The gunman eventually killed himself, police announced.

Police at a news conference later on Tuesday identified the gunman as 43-year-old Anthony McRae.

They said he shot himself miles away from campus while being confronted by police.

Officials earlier said the gunman was not a student or employee and had no affiliation with the university.

The shooting began on Monday night at an academic building and later moved to the nearby student union, a popular gathering spot for students to eat or study.

MIchigan State Shooting
Michigan State University Interim President Teresa K. Woodruff addresses the media (Carlos Osorio/AP)

Four hours after the first shots were reported, police announced the man’s death.

“This truly has been a nightmare we’re living tonight,” said Chris Rozman, interim deputy chief of the campus police department.

Dominik Molotky said he was learning about Cuban history around 8:15 p.m. when he and the other students heard a gunshot outside the classroom.

He told ABC’s Good Morning America that a few seconds later, the gunman entered and fired three to four more rounds while the students took cover.

“I was ducking and covering, and the same with the rest of the students.

“He let off four more rounds and when it went silent for about 30 seconds to a minute, two of my classmates started breaking open a window, and that took about 30 seconds to happen.

“There was glass everywhere,” Mr Molotky said.

“After that, we broke out the window and I climbed out of there, and then I booked it back to my apartment,” he said.

He was unsure whether gunfire hit any of the students.

Ryan Kunkel, 22, was attending a class in the Engineering Building when he became aware of the shooting from a university email.

Michigan State Shooting
Emergency vehicles block an entrance to Michigan State University (Al Goldis/AP)

“Nothing came out of anyone’s mouth” for over four hours, he said.

“I wasn’t ready to accept that this is really going on next door,” Mr Kunkel said.

“This is supposed to be a place where I’m coming, learning and bettering myself.

“And instead, students are getting hurt.”

The shooting is the latest in what has become a deadly new year in the US.

Dozens of people have died in mass shootings so far in 2023, most notably in California, where 11 people were killed as they welcomed the Lunar New Year at a dance hall popular with older Asian Americans.

In 2022, there were more than 600 mass shootings in the US in which at least four people were killed or wounded, according to the Gun Violence Archive.

“This is a uniquely American problem,” Michigan governor Gretchen Whitmer lamented.

Mr Rozman, of the campus police, said two people were killed at Berkey Hall and another was killed at the MSU Union, while five people were in critical condition at Sparrow Hospital.

Michigan State Shooting
Students gather on the campus of Michigan State University after a shelter in place order was lifted (Al Goldis/AP)

“We have no idea why he came to campus to do this tonight.
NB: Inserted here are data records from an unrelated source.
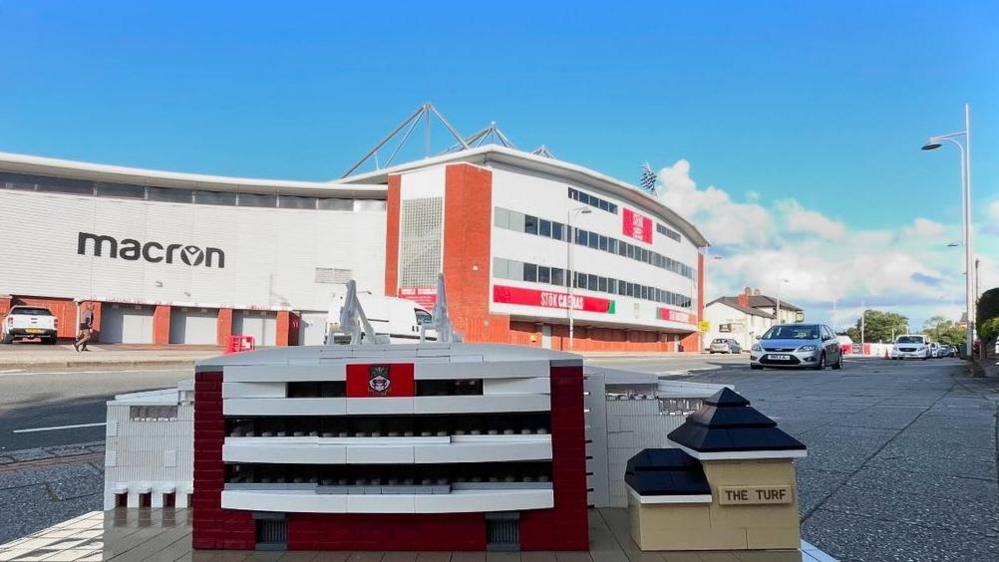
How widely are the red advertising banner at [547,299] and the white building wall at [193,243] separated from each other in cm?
825

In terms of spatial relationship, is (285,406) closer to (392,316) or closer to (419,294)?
(392,316)

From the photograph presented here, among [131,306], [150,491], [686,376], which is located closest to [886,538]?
[150,491]

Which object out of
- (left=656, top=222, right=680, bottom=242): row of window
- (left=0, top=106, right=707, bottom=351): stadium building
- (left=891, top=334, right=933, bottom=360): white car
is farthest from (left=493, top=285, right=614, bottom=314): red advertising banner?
Answer: (left=891, top=334, right=933, bottom=360): white car

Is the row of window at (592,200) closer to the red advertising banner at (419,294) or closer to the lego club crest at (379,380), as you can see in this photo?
the red advertising banner at (419,294)

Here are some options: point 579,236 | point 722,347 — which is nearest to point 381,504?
point 579,236

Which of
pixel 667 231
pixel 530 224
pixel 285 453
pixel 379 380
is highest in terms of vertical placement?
pixel 667 231

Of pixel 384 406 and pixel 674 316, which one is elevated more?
pixel 674 316

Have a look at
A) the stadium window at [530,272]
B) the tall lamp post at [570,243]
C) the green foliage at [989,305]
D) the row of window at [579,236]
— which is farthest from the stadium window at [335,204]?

That is part of our ongoing investigation,” the deputy chief said.

Ted Zimbo said he was walking to his dorm when he encountered a woman with a “ton of blood on her.”
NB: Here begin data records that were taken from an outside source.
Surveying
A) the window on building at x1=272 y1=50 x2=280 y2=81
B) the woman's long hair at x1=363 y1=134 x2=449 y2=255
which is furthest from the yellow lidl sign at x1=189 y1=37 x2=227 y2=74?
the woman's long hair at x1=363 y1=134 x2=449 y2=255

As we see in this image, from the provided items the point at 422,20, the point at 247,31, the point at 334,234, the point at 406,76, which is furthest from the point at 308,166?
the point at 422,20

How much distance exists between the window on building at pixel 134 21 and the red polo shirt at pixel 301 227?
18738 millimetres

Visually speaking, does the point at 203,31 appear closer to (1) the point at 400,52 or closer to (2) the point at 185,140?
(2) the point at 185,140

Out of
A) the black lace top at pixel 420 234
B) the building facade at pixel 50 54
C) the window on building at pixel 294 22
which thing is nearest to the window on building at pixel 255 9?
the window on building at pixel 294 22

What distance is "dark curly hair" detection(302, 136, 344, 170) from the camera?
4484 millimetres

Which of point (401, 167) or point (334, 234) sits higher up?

“She told me, ‘Someone came in our classroom and started shooting’,” Mr Zimbo said.

“Her hands were completely covered in blood. It was on her pants and her shoes.
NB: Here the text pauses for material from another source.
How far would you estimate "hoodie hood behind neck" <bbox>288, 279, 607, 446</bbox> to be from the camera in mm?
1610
“She said, ‘It’s my friend’s blood.’”

Mr Zimbo said the woman left to find a friend’s car while he returned to his SUV and threw a blanket over himself to hide for three hours.

Michigan State has about 50,000 students, including 19,000 who live on campus.

All classes, sports and other activities were cancelled for 48 hours.

Interim university President Teresa Woodruff said it would be a time “to think and grieve and come together.”

“This Spartan community — this family — will come back together,” Prof Woodruff said.